Material supplied:
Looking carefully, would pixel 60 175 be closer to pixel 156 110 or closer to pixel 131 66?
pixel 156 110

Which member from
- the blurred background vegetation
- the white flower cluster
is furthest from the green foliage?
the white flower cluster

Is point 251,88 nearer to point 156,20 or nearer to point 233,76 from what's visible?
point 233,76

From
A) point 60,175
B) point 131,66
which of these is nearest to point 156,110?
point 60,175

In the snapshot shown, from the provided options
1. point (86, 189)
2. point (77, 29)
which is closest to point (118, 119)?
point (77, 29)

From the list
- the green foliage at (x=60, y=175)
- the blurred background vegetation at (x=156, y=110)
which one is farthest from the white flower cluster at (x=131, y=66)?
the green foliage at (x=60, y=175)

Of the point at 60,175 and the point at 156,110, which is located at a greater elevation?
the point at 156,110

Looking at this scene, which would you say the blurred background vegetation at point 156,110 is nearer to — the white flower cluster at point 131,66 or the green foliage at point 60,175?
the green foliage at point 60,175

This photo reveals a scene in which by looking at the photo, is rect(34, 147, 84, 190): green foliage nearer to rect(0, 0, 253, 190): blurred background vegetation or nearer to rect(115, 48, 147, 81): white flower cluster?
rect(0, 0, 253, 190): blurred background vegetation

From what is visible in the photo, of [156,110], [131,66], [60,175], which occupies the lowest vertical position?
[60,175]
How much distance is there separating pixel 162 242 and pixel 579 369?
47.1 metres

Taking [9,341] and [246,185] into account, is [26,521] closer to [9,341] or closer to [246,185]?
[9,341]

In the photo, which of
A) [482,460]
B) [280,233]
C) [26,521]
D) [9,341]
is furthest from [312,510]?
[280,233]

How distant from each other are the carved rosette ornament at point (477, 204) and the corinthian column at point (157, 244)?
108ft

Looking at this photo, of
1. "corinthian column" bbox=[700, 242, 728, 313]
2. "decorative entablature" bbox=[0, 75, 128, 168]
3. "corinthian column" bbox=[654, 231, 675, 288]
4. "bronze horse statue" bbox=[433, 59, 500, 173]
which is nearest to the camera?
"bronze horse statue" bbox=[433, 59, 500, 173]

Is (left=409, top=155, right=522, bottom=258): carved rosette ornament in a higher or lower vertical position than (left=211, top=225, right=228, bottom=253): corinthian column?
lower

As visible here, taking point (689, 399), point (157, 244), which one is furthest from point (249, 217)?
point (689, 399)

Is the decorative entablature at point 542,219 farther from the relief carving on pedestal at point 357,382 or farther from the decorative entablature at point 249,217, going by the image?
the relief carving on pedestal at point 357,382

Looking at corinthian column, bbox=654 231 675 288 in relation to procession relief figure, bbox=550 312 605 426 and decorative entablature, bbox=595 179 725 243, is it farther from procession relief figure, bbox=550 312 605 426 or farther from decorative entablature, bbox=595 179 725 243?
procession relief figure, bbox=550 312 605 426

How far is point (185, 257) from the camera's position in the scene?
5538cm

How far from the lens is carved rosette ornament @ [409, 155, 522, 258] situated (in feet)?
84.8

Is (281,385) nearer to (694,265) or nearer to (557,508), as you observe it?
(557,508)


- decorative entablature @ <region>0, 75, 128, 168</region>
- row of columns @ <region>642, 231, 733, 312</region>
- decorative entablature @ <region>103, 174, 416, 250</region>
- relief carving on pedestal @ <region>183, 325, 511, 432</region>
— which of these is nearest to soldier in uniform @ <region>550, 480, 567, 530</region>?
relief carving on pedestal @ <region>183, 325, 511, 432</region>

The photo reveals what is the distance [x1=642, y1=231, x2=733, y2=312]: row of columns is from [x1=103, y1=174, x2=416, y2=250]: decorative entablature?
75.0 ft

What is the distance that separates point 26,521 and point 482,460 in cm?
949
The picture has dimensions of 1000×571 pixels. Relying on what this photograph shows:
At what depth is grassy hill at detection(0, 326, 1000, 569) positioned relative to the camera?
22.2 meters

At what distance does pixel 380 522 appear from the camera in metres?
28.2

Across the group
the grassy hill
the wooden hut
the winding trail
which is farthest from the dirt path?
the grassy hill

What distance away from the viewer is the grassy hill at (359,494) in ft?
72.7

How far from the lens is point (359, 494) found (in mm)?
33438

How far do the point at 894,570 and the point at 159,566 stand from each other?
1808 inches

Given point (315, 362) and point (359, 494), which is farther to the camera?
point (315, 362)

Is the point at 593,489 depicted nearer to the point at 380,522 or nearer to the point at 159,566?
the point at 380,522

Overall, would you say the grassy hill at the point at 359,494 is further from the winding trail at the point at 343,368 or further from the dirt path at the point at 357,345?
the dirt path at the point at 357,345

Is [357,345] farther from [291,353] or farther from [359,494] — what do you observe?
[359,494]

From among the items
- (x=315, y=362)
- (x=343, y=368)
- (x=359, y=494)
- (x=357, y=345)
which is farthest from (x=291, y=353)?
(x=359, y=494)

Work required: Copy the material above, line for line.

Exercise answer:
Looking carefully, would pixel 60 175 be closer to pixel 156 110 or closer to pixel 131 66?
pixel 156 110

Which member from
- the blurred background vegetation
- the white flower cluster
is furthest from the green foliage?
the white flower cluster

Is point 251,88 nearer to point 156,20 or nearer to point 233,76 from what's visible?
point 233,76

From
A) point 60,175
B) point 131,66
which of these is nearest to point 156,110?
point 60,175

In the snapshot shown, from the provided options
1. point (86, 189)
2. point (77, 29)
which is closest to point (118, 119)?
point (77, 29)

From the list
- the green foliage at (x=60, y=175)
- the blurred background vegetation at (x=156, y=110)
which one is farthest from the white flower cluster at (x=131, y=66)?
the green foliage at (x=60, y=175)

Of the point at 60,175 and the point at 156,110, which is located at a greater elevation?
the point at 156,110

Looking at this scene, which would you say the blurred background vegetation at point 156,110 is nearer to — the white flower cluster at point 131,66 or the green foliage at point 60,175?
the green foliage at point 60,175

This photo reveals a scene in which by looking at the photo, is rect(34, 147, 84, 190): green foliage nearer to rect(0, 0, 253, 190): blurred background vegetation or nearer to rect(115, 48, 147, 81): white flower cluster?
rect(0, 0, 253, 190): blurred background vegetation

From what is visible in the photo, of [156,110], [131,66], [60,175], which occupies the lowest vertical position?
[60,175]
How much distance is there separating pixel 162 242 and pixel 579 369?
47.1 metres

Taking [9,341] and [246,185] into account, is [26,521] closer to [9,341] or closer to [246,185]?
[9,341]

In the photo, which of
A) [482,460]
B) [280,233]
C) [26,521]
D) [9,341]
is furthest from [312,510]?
[280,233]

How distant from each other are the carved rosette ornament at point (477, 204) and the corinthian column at point (157, 244)?
108ft

Looking at this photo, of
1. "corinthian column" bbox=[700, 242, 728, 313]
2. "decorative entablature" bbox=[0, 75, 128, 168]
3. "corinthian column" bbox=[654, 231, 675, 288]
4. "bronze horse statue" bbox=[433, 59, 500, 173]
which is nearest to the camera?
"bronze horse statue" bbox=[433, 59, 500, 173]

Is (left=409, top=155, right=522, bottom=258): carved rosette ornament in a higher or lower vertical position than (left=211, top=225, right=228, bottom=253): corinthian column?
lower

As visible here, taking point (689, 399), point (157, 244), which one is furthest from point (249, 217)?
point (689, 399)

Is the decorative entablature at point 542,219 farther from the relief carving on pedestal at point 357,382 or farther from the decorative entablature at point 249,217, going by the image?
the relief carving on pedestal at point 357,382

Looking at corinthian column, bbox=654 231 675 288 in relation to procession relief figure, bbox=550 312 605 426 and decorative entablature, bbox=595 179 725 243, is it farther from procession relief figure, bbox=550 312 605 426 or farther from decorative entablature, bbox=595 179 725 243?
procession relief figure, bbox=550 312 605 426

How far is point (185, 257) from the camera's position in the scene?
5538cm

How far from the lens is carved rosette ornament @ [409, 155, 522, 258] situated (in feet)?
84.8

Is (281,385) nearer to (694,265) or nearer to (557,508), as you observe it?
(557,508)


- decorative entablature @ <region>0, 75, 128, 168</region>
- row of columns @ <region>642, 231, 733, 312</region>
- decorative entablature @ <region>103, 174, 416, 250</region>
- relief carving on pedestal @ <region>183, 325, 511, 432</region>
— which of these is nearest to soldier in uniform @ <region>550, 480, 567, 530</region>?
relief carving on pedestal @ <region>183, 325, 511, 432</region>

The photo reveals what is the distance [x1=642, y1=231, x2=733, y2=312]: row of columns is from [x1=103, y1=174, x2=416, y2=250]: decorative entablature?
75.0 ft

What is the distance that separates point 26,521 and point 482,460 in cm?
949
The picture has dimensions of 1000×571 pixels. Relying on what this photograph shows:
At what depth is grassy hill at detection(0, 326, 1000, 569) positioned relative to the camera?
22.2 meters

At what distance does pixel 380 522 appear from the camera in metres?
28.2

Across the group
the grassy hill
the wooden hut
the winding trail
which is farthest from the dirt path?
the grassy hill

What distance away from the viewer is the grassy hill at (359,494) in ft?
72.7

How far from the lens is point (359, 494) found (in mm)?
33438

How far do the point at 894,570 and the point at 159,566 stand from each other?
1808 inches

Given point (315, 362) and point (359, 494), which is farther to the camera?
point (315, 362)

Is the point at 593,489 depicted nearer to the point at 380,522 or nearer to the point at 159,566?
the point at 380,522

Overall, would you say the grassy hill at the point at 359,494 is further from the winding trail at the point at 343,368 or further from the dirt path at the point at 357,345?
the dirt path at the point at 357,345

Is [357,345] farther from [291,353] or farther from [359,494] — what do you observe?
[359,494]

From among the items
- (x=315, y=362)
- (x=343, y=368)
- (x=359, y=494)
- (x=357, y=345)
which is farthest from (x=291, y=353)?
(x=359, y=494)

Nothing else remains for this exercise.